Cross-interleaved Reed–Solomon codes are used because they have a high rate and can correct both burst errors and large numbers of random errors. Other codes could be used too. Have you looked at: K.A.S. Immink, Reed–Solomon Codes and the Compact Disc in S.B. Wicker and V.K. Bhargava, Edrs, Reed–Solomon Codes and Their Applications, IEEE Press, 1994
@Stephen: your reference is a bit old. I must say that LDPC are popular these days. Might be a bit long for this application, though. Oh I regret the happy days of algebraic decoding!
Currently, most hard drives implement Reed-Solomon to correct errors per sector.

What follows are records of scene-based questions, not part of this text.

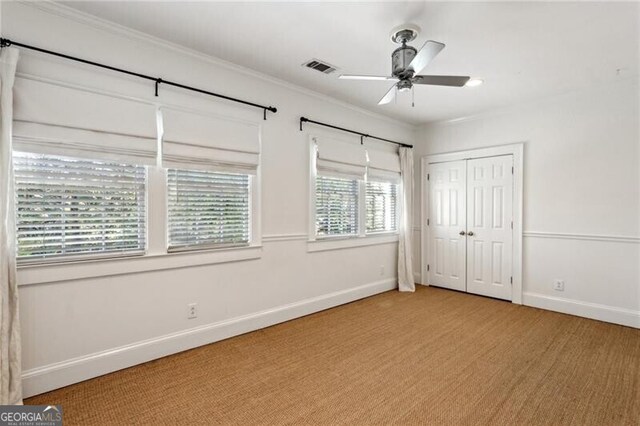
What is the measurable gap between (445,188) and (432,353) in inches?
116

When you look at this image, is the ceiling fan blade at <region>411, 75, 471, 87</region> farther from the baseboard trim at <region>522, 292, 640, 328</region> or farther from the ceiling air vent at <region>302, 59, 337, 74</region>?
the baseboard trim at <region>522, 292, 640, 328</region>

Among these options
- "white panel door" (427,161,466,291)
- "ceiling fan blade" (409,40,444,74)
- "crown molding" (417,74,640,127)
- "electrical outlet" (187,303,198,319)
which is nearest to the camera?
"ceiling fan blade" (409,40,444,74)

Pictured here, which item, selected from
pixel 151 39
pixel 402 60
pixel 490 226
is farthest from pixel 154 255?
pixel 490 226

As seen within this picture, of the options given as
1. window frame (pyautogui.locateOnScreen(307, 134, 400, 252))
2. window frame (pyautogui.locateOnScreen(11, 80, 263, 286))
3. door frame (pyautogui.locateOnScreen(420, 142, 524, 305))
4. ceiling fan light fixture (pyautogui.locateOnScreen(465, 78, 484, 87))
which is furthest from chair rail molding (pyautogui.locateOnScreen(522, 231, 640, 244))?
window frame (pyautogui.locateOnScreen(11, 80, 263, 286))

However, there are several issues appearing nowadays due to the increase of hard drive sizes (and consequentially of sector size):
1. the likelihood of soft errors increases because of increased number of bits (and also probably because of smaller components, we are approaching electromagnetic theoretical bounds).
2. most Reed-Solomon implementations have an algorithmic complexity of O(n²), which means that for bigger disks, it will take more time to fix errors, which is exactly what you want to avoid with the new trend of SSD drives. This is particularly a problem for data centers with lots of disk arrays.

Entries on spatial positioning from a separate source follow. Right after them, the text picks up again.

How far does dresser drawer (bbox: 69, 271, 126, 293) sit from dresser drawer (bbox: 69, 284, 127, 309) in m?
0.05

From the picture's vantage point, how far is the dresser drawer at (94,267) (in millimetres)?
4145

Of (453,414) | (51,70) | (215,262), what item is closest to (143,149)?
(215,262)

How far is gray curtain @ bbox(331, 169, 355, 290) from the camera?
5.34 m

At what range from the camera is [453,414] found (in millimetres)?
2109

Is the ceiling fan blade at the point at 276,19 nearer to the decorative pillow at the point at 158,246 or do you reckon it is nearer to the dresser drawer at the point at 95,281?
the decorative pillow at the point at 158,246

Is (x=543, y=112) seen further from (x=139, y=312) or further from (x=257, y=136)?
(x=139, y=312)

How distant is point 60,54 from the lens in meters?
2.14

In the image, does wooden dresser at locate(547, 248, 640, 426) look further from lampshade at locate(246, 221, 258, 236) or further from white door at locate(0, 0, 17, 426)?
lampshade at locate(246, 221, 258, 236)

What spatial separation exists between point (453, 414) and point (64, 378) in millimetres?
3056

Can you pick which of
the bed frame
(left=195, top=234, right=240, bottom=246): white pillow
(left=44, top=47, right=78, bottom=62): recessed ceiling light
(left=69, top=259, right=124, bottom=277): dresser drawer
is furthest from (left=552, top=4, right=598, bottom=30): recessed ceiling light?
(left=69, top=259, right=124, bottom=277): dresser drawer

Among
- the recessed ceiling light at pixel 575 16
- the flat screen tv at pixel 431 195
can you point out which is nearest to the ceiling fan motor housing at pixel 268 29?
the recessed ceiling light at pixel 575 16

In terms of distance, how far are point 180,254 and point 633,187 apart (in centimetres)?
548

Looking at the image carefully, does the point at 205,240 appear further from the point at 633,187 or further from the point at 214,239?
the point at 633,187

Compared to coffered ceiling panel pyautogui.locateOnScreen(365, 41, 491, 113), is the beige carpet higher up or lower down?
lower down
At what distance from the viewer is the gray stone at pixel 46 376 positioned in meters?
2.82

Because of this, hard drive manufacturers and data center managers are looking for alternative to the original Reed-Solomon. Here are a few leads:
* LDPC codes, which are suboptimal codes but with correct parametrization they can lead to 99.9% recovery compared to Reed-Solomon (which is optimal -- this means that there is 0.1% chance the LDPC decoder might need an extra block compared to the optimal Singleton Bound in order to be able to correct the errors) and are a lot faster. A good example is the wirehair library by catid (https://github.com/catid/wirehair), and is about O(n). Indeed, the biggest issue with LDPC codes is that you will get immensely different results depending on the type of LDPC graph you build, this is still being actively researched.
* XOR codes (see "Reliability and Power-Efficiency in Erasure-Coded Storage Systems", Kevin M Greenan, 2009).
* Reed-Solomon faster encoding and decoding algorithms, such as Cauchy Reed-Solomon and the latest Number Theoretic Transform allowing O(n log n) performance ("Novel Polynomial Basis and Its Application to Reed-Solomon Erasure Codes", Lin, Han and Chung, FOCS14).